Fabius: Agreement by Saturday
Dec. 11, 2015
Delegates in Paris are scrambling to reach a framework agreement to limit greenhouse gas emissions. As the deadline approached, NHK World spoke exclusively with French Foreign Minister Laurent Fabius.
He expressed his confidence that an agreement will be reached soon, and that it will likely happen on Saturday.
Fabius was speaking after another night of tough negotiations on the wording of the final agreement:
"The atmosphere is positive. Things are moving forward. Now I have to consult with different groups. Therefore I'll make my proposal on Saturday morning and the decision will be taken on Saturday at noon," he said
The statement represented the first time for Fabius to publicly state that an agreement is about to be reached by all member parties.
What he told NHK World is that the international community is entering a new era where every nation recognizes the need to tackle global warming, and for the first time ever, all countries, whether rich or poor, participate in a framework to reduce carbon emissions.
The latest version of the draft no longer contains legally binding emission targets for each nation.
Instead, it obliges every country to review both the targets, and the measures to achieve them, every five years.
The draft also calls on all countries to pursue efforts to limit the global average temperature increase. It seeks to keep it no higher than 1.5 degrees Celsius above pre-industrial levels.
A major topic of disagreement is financial support to help developing countries cut emissions without compromising their economic growth. The draft agreement proposes an increase in support from developed nations, up from the current pledge of 100 billion dollars annually.
But developed countries are thought to be against the draft if it stipulates that they provide additional support to developing countries.
Masako Konishi, a climate energy project leader for World Wide Fund for Nature Japan spoke with NEWSROOM TOKYO anchor Sho Beppu.
Beppu: Masako, how’s the mood in the meeting there?
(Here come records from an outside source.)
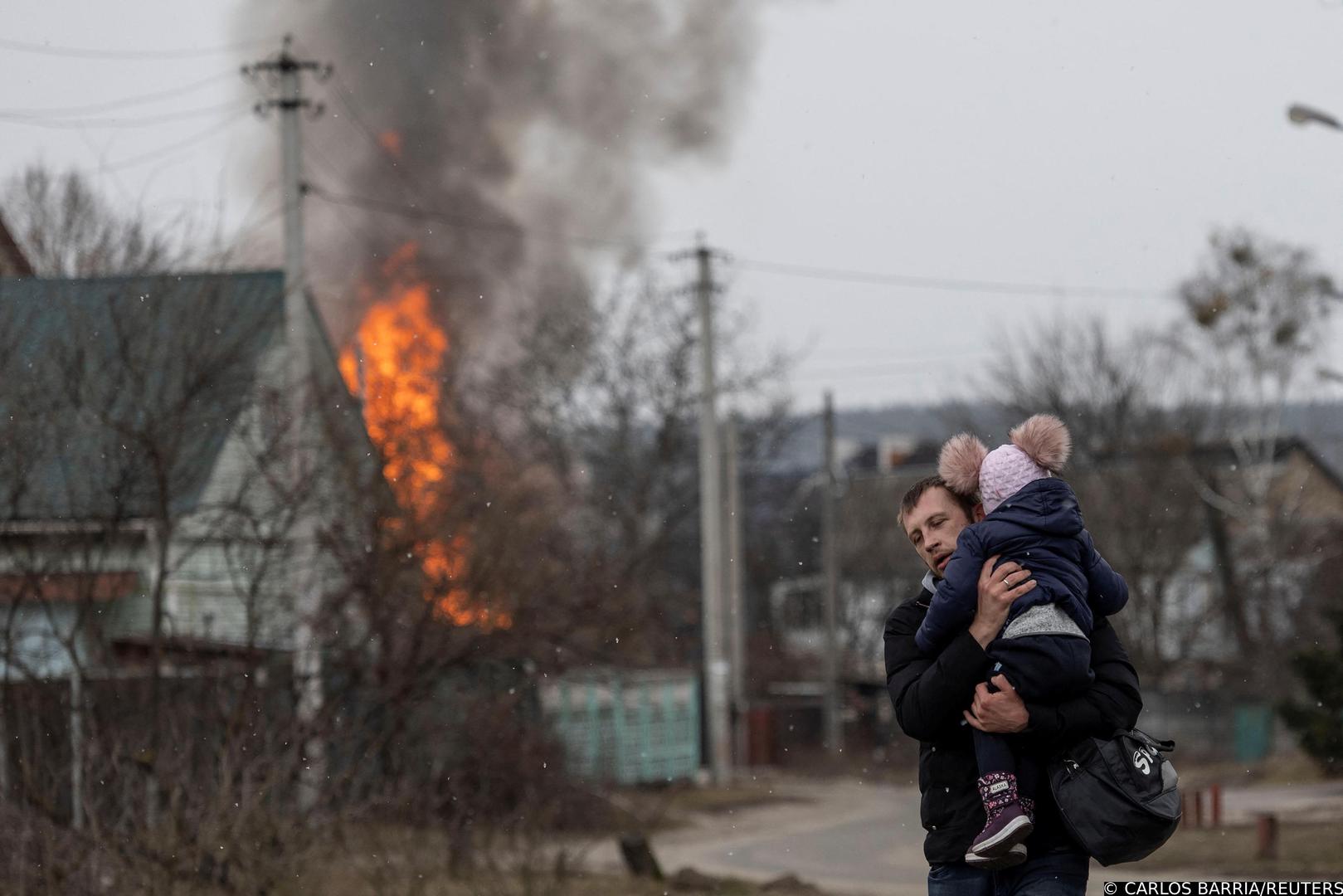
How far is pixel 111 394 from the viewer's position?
28.1 ft

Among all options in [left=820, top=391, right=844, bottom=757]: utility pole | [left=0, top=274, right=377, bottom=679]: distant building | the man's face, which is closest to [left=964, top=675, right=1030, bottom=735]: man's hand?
the man's face

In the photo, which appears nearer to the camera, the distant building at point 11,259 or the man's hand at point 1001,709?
the man's hand at point 1001,709

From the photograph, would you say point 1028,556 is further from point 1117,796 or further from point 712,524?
point 712,524

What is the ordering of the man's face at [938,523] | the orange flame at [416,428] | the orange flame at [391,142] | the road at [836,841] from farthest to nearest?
the orange flame at [391,142], the road at [836,841], the orange flame at [416,428], the man's face at [938,523]

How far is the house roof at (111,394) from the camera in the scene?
27.5 feet

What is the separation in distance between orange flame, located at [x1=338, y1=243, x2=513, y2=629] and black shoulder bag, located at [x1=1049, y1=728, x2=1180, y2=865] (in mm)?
7341

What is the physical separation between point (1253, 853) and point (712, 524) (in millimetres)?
9523

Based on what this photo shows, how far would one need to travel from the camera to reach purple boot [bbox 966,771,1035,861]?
2783 millimetres

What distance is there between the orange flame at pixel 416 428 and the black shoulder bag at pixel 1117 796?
7341 mm

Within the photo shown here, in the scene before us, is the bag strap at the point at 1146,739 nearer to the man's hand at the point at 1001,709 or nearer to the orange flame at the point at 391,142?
the man's hand at the point at 1001,709

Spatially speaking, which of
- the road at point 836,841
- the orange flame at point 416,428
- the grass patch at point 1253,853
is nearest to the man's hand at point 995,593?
the orange flame at point 416,428

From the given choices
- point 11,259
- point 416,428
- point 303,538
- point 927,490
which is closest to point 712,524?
point 416,428

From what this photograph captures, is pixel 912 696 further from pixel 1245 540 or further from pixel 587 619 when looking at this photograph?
pixel 1245 540

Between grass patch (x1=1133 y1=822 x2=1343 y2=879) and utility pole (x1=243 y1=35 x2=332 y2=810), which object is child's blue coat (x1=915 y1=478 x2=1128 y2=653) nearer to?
utility pole (x1=243 y1=35 x2=332 y2=810)
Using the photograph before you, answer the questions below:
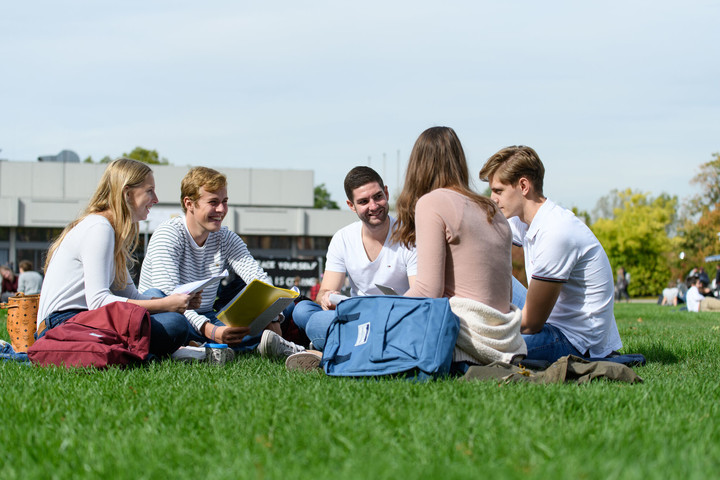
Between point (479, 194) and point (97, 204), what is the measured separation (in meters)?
2.74

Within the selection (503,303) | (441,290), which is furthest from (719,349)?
(441,290)

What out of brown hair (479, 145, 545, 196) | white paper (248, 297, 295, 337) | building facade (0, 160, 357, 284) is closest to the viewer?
brown hair (479, 145, 545, 196)

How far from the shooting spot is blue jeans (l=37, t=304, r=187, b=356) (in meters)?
5.00

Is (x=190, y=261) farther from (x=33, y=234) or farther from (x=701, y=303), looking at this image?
(x=33, y=234)

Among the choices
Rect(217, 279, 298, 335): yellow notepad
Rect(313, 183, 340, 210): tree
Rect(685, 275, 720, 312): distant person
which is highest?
Rect(313, 183, 340, 210): tree

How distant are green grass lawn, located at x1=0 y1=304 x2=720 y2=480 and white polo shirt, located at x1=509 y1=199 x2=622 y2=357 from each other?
872mm

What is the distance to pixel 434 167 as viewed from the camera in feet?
14.7

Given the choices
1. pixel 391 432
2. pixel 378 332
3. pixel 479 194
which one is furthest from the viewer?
pixel 479 194

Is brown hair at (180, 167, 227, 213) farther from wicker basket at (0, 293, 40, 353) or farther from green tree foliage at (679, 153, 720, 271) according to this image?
green tree foliage at (679, 153, 720, 271)

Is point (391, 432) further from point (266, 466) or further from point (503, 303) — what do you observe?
point (503, 303)

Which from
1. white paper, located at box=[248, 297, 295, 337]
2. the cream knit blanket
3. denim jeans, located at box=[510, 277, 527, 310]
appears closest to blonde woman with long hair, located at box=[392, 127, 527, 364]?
the cream knit blanket

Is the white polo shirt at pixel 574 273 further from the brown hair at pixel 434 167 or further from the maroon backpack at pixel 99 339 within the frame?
the maroon backpack at pixel 99 339

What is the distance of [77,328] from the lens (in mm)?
4742

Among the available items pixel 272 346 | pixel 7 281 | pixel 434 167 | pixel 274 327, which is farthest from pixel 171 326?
pixel 7 281
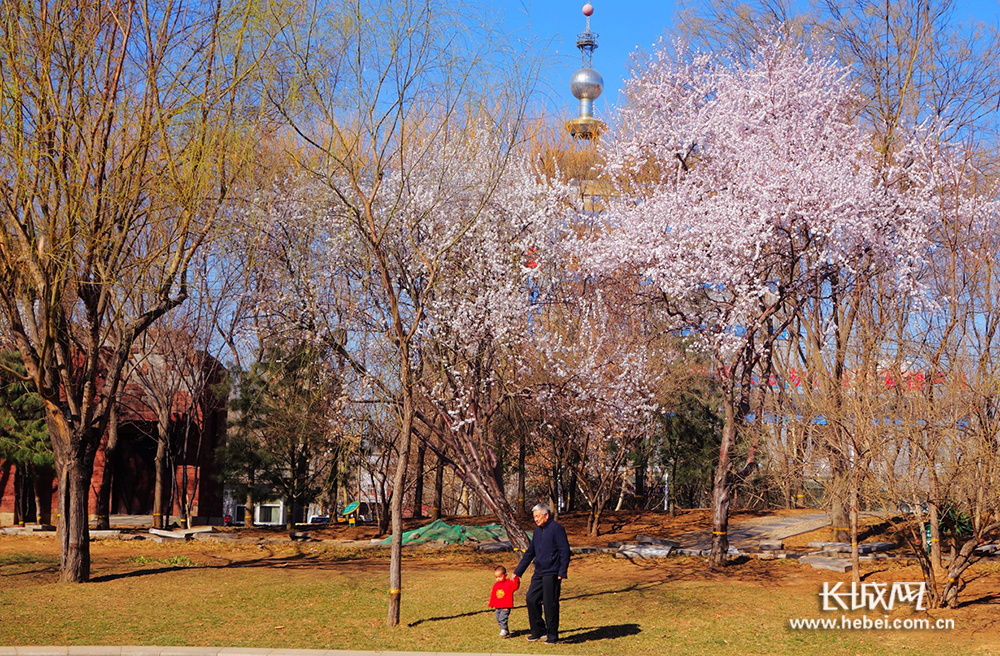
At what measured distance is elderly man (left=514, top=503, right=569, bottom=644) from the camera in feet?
31.5

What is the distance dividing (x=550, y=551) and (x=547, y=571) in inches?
8.5

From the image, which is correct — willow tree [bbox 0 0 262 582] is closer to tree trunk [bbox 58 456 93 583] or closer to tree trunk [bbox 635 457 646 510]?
tree trunk [bbox 58 456 93 583]

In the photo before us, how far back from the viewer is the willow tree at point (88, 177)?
12.9 metres

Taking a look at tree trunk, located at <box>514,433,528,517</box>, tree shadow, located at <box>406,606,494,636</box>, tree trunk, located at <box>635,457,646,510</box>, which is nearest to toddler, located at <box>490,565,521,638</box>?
tree shadow, located at <box>406,606,494,636</box>

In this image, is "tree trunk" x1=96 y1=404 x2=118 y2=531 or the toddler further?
"tree trunk" x1=96 y1=404 x2=118 y2=531

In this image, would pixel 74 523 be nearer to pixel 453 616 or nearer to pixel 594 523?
pixel 453 616

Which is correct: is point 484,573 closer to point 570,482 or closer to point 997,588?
point 997,588

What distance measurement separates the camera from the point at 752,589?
13875 millimetres

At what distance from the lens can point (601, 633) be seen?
415 inches

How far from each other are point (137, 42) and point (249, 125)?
2218 mm

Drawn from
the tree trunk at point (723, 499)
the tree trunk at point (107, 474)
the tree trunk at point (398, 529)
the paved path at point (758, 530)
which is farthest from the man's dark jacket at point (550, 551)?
the tree trunk at point (107, 474)

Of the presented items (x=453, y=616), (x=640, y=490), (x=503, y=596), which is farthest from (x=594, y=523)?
(x=503, y=596)

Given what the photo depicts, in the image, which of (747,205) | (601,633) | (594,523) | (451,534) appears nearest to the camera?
(601,633)

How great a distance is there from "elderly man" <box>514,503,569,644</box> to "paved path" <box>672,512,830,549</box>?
386 inches
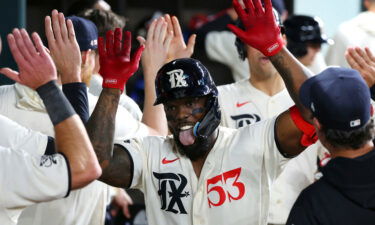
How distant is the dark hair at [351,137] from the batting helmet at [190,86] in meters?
0.72

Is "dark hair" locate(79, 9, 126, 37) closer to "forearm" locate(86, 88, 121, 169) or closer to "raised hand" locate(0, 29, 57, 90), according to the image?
"forearm" locate(86, 88, 121, 169)

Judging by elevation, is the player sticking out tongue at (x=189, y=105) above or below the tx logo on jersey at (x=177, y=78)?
below

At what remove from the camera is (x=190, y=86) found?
3781mm

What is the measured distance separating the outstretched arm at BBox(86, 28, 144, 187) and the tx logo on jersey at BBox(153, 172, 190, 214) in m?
0.15

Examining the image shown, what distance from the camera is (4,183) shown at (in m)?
3.10

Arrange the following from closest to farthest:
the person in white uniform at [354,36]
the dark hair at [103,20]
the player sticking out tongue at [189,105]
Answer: the player sticking out tongue at [189,105] < the dark hair at [103,20] < the person in white uniform at [354,36]

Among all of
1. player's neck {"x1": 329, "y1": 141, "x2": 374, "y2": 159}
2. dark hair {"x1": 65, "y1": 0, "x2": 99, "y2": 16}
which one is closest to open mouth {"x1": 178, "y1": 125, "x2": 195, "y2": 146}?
player's neck {"x1": 329, "y1": 141, "x2": 374, "y2": 159}

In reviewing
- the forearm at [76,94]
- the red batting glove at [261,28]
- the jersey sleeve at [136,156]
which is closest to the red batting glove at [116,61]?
the forearm at [76,94]

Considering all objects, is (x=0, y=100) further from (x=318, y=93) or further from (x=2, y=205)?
(x=318, y=93)

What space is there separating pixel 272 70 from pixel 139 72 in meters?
2.88

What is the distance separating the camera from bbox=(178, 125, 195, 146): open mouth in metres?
3.72

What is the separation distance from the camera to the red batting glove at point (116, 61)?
377 centimetres

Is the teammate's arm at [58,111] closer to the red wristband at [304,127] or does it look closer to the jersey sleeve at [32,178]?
the jersey sleeve at [32,178]

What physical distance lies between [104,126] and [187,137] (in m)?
0.35
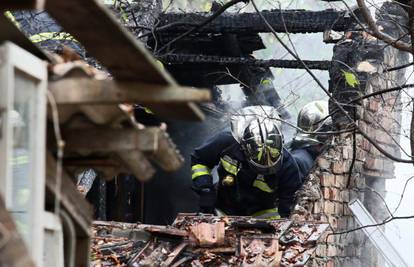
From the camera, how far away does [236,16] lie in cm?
1269

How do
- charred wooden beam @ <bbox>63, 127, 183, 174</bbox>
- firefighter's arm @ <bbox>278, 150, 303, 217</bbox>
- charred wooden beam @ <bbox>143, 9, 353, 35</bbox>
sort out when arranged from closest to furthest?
1. charred wooden beam @ <bbox>63, 127, 183, 174</bbox>
2. firefighter's arm @ <bbox>278, 150, 303, 217</bbox>
3. charred wooden beam @ <bbox>143, 9, 353, 35</bbox>

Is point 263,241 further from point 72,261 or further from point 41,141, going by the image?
point 41,141

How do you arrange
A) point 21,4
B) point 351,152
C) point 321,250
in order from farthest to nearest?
point 351,152 → point 321,250 → point 21,4

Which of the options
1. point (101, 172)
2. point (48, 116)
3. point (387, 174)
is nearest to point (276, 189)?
point (387, 174)

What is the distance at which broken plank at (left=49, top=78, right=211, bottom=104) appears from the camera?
4129 millimetres

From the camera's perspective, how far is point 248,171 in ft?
39.2

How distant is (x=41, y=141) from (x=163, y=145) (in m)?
0.63

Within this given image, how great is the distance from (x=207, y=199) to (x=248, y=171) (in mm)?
653

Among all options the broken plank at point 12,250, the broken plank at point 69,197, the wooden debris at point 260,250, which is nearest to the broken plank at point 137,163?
the broken plank at point 69,197

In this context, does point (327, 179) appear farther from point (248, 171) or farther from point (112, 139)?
point (112, 139)

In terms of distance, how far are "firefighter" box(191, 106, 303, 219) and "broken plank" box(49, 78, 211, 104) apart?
730 centimetres

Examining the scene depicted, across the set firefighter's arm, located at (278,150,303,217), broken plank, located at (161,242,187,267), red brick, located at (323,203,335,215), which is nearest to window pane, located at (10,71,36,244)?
broken plank, located at (161,242,187,267)

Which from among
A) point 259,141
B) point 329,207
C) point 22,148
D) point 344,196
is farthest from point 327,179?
point 22,148

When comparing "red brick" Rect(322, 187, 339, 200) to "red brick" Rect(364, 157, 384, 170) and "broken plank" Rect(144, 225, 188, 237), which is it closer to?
"red brick" Rect(364, 157, 384, 170)
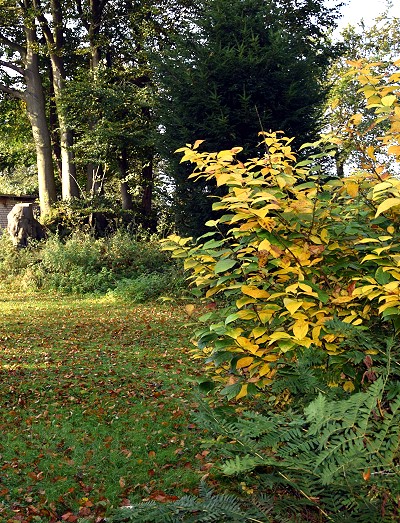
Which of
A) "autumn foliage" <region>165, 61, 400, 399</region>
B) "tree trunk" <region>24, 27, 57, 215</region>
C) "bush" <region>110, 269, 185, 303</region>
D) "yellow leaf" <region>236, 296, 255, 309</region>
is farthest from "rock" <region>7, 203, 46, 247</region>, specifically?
"yellow leaf" <region>236, 296, 255, 309</region>

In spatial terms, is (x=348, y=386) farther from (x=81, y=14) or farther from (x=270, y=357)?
(x=81, y=14)

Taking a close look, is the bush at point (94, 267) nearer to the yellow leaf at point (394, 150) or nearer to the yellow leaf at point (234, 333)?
the yellow leaf at point (234, 333)

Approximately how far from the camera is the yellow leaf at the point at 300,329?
2480mm

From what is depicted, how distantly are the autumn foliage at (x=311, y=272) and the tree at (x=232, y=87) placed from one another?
9.37m

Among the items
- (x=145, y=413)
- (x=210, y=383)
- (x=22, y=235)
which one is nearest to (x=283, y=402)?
(x=210, y=383)

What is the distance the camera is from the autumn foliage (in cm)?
258

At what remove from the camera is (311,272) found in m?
2.83

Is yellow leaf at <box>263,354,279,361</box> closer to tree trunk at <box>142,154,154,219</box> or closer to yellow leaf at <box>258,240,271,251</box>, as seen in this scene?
yellow leaf at <box>258,240,271,251</box>

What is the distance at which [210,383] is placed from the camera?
298 cm

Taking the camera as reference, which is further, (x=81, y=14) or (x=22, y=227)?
(x=81, y=14)

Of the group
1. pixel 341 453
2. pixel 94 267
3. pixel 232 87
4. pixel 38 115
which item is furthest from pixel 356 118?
pixel 38 115

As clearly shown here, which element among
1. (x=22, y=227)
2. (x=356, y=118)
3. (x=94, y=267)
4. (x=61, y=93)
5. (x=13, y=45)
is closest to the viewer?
(x=356, y=118)

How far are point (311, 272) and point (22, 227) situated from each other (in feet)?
50.5

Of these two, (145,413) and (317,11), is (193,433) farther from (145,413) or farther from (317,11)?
(317,11)
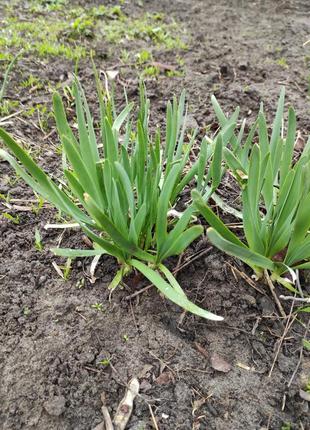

Konishi: We are all really sleep-deprived since Sunday. The negotiation has been going on around the clock for five days... but I believe that the management of the COP president is very well-organized and we are really trusting him to manage to the end, so there is a really good atmosphere.
Beppu: French government officials proposed a draft in which all the countries are supposed to submit targets every five years, but they are not required to achieve them -- what do you think of this point?
Konishi: Well, this was discussed already, two or three years back. It’s for the US, so we all want the US on board. In order to do so, we needed to have a legally binding agreement, but not be legally bound to achieve the target. Instead, we do have this five-year review system, which can ensure the compliance of the target instead. It’s not a bad outcome.
Beppu: What’s your take on financial aid for developing nations?
Konishi: Well, finance is always a really sticky issue. And not only finance, but also mitigation, adoption and loss and damage -- all are really sticky with differentiation. Differentiation -- how to differentiate the poor and rich nations and then try to come up with a new differentiation between all parties -- is always a sticking point. This is really a sticking point since 1990 and we never crossed this bridge, so we are going to see a historical turning point, where there is a new way to bridge the gap between these developed and developing countries.
Beppu: Can I understand that you have a very positive stance vis a vis this draft?
Konishi: Well, I hope so -- the text that we saw yesterday was really not a bad one. But we are hearing a lot of noises and rejections and concerns coming out of countries towards this text. So, before finalizing the text there will be a lot of negotiations still, but it will be a good starting point, so we hope to get as strong and binding an agreement as possible tomorrow so that we can have a good starting point to counter global climate change.